BEGIN
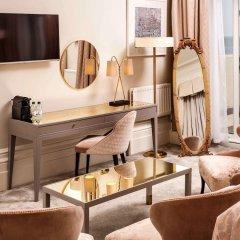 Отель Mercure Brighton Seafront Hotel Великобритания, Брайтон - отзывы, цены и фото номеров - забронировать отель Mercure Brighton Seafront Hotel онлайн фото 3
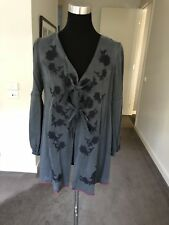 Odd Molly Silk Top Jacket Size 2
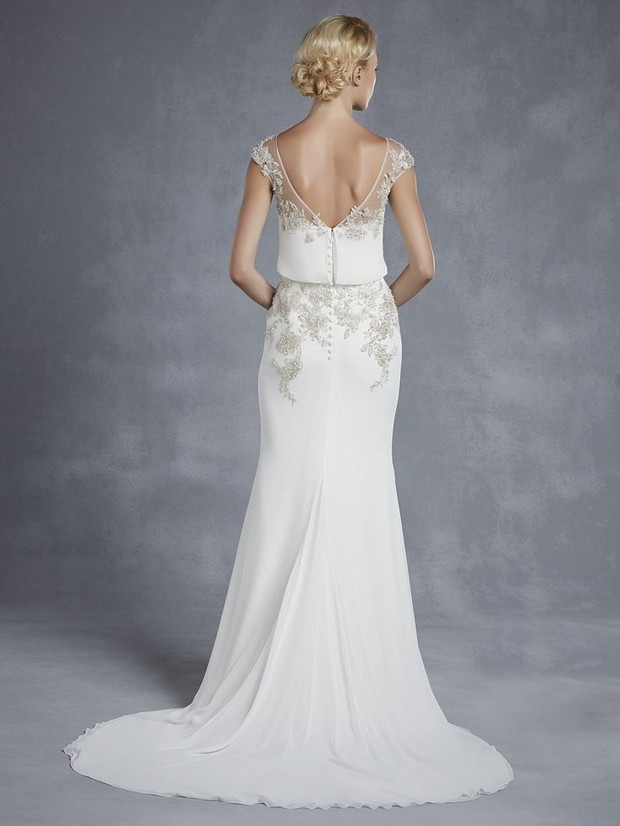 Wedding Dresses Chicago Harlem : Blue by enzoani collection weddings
END
**The task**
Without copying any picture, repeat the full listing above word for word.

**Your solution**
 Отель Mercure Brighton Seafront Hotel Великобритания, Брайтон - отзывы, цены и фото номеров - забронировать отель Mercure Brighton Seafront Hotel онлайн фото 3
 Odd Molly Silk Top Jacket Size 2
 Wedding Dresses Chicago Harlem : Blue by enzoani collection weddings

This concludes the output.